I actually have the original scan as a PDF. If someone is interested, I
can send it to them or convert it to KES, ARK or whatever where it can be
reprocessed by hand. I'd be happy to get it posted to the site in a less
rushed, more navigationally correct version.
________________________ Peter M. Scialli, Ph.D. Associate, Technical Projects, Bookshare.org www.bookshare.org
A Project of The Benetech Initiative - Technology Serving Humanity peter @benetech.org www.benetech.org
I think we here have as much a philosophical question as a technical one. As no matter what system is implemented or put in place, both on BookShare and within our ocr software, someone will find it not to their liking. On the one hand, having page numbers, sections, chapters, etc kept in the text is invaluable. But then when too much of that info is announced, others object. My personal preference is to have more rather than less kept; and hence, a lenient stripper; but I alredy understand the objections especially among those who do automated continuous reading, convert to mp3 and all the rest.

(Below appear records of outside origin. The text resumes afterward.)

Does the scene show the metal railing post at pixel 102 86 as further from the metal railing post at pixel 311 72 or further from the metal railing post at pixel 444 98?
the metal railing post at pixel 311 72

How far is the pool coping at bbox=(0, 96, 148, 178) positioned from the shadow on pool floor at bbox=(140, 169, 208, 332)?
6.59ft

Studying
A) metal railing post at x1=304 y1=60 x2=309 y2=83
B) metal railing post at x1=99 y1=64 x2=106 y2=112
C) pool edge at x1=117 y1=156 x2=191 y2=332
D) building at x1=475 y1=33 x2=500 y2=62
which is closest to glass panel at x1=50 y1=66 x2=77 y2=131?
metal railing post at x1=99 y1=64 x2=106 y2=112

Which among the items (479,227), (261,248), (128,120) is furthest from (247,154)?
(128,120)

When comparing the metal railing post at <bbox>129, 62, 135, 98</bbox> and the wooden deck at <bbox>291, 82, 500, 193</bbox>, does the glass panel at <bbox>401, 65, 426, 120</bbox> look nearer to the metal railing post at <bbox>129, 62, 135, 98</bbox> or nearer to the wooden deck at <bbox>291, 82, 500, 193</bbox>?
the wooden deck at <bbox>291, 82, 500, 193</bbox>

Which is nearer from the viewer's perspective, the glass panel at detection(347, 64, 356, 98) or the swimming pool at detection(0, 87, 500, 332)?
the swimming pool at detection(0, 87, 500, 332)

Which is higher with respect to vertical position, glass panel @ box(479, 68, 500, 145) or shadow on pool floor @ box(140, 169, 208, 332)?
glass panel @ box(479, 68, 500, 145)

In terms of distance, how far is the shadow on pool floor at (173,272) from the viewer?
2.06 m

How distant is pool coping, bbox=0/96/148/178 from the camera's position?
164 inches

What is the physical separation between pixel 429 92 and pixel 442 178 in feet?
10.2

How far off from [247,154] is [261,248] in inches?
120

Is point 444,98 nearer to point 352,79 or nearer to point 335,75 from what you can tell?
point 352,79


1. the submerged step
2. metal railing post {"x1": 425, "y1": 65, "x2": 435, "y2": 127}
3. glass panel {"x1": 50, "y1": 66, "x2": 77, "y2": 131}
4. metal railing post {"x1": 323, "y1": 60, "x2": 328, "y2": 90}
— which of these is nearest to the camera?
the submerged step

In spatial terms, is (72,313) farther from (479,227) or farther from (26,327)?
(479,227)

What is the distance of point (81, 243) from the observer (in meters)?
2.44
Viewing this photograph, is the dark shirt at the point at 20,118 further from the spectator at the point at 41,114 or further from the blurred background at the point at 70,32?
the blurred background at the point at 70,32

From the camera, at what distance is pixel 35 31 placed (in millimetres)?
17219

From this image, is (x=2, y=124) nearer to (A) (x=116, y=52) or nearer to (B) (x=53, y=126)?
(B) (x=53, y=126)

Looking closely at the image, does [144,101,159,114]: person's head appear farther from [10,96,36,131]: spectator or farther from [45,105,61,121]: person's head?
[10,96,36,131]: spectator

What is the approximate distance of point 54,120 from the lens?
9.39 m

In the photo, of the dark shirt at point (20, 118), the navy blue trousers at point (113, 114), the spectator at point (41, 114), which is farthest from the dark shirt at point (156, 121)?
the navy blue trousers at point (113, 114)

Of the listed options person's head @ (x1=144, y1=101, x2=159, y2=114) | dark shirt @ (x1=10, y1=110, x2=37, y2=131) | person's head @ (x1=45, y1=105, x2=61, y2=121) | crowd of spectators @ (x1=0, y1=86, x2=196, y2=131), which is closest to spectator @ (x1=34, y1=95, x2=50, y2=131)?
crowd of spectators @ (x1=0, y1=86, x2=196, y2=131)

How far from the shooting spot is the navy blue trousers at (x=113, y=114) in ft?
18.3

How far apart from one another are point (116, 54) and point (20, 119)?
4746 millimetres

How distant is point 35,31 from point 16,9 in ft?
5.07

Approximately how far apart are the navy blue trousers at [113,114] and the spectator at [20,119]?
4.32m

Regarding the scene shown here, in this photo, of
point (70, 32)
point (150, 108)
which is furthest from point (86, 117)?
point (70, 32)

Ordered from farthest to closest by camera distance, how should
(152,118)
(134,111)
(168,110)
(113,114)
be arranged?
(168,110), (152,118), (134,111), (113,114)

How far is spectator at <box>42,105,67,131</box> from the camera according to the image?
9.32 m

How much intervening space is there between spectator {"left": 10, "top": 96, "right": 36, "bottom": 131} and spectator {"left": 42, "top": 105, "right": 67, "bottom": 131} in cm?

"The Broker" should be a case study in showing just how difficult all this can be especially when dealing with automated tools and rush scanning without hand validating. Unintentionally, and this could in no way have been prevented other than through painstaking effort which would have delayed availability of the book, valuable info was lost. In the short-run, having the book immediately available is more important than having technical glitches dealt with. Perhaps the best solution, in a case such as this, is to have the book immediately made available with the originally scanned copy placed on the step 1 validation page for someone, if they chose, to do the manual finetuning. Then, once validated, the improved copy would replace the original one. That would be the best of both worlds -- quick access but also addressing the real concerns expressed by Ken that the book isn''t optimally labeled internally.